**Instructions for the task:** Restate word for word each line from the one containing "Building Photo - 220 Wynnehaven Beach Rd" through the end of the material, and nothing more. Drop every picture.

**Dataset extract:**
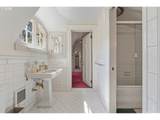3574 Burnside St - Photo 37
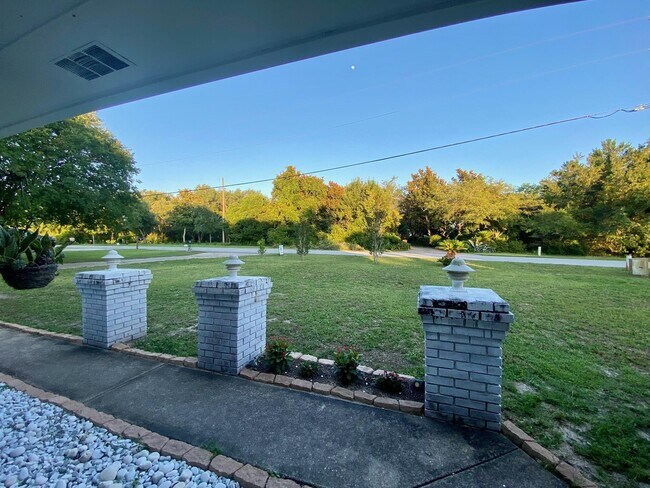 Building Photo - 220 Wynnehaven Beach Rd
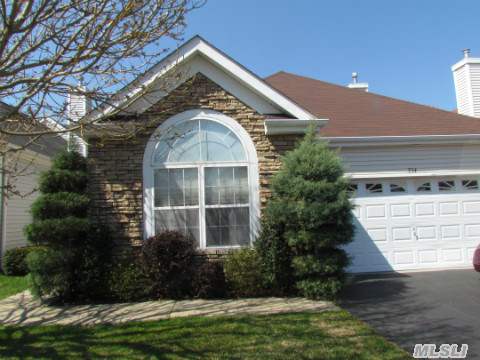 #1 photo, 534 Leisure Drive, サフォーク郡 Ridge , NY 11961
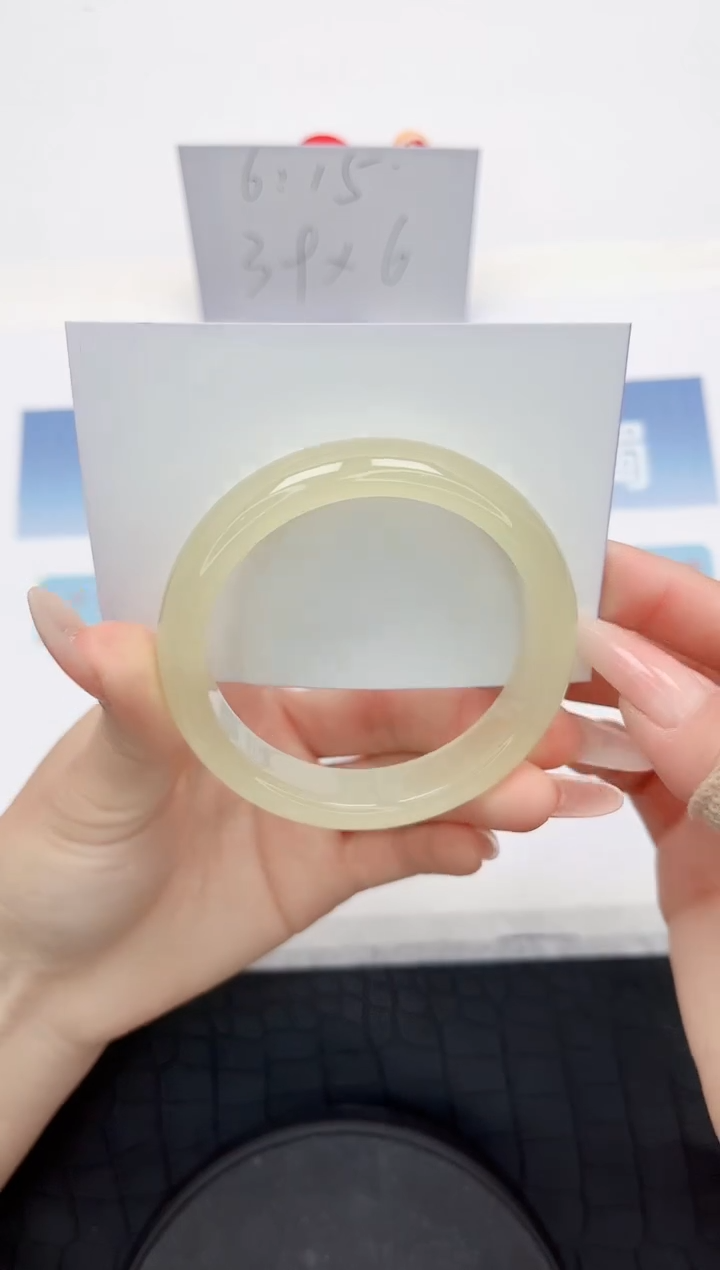 【闪购商品】石英质玉手镯未镶嵌L7-56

**Answer area:**
 Building Photo - 220 Wynnehaven Beach Rd
 #1 photo, 534 Leisure Drive, サフォーク郡 Ridge , NY 11961
 【闪购商品】石英质玉手镯未镶嵌L7-56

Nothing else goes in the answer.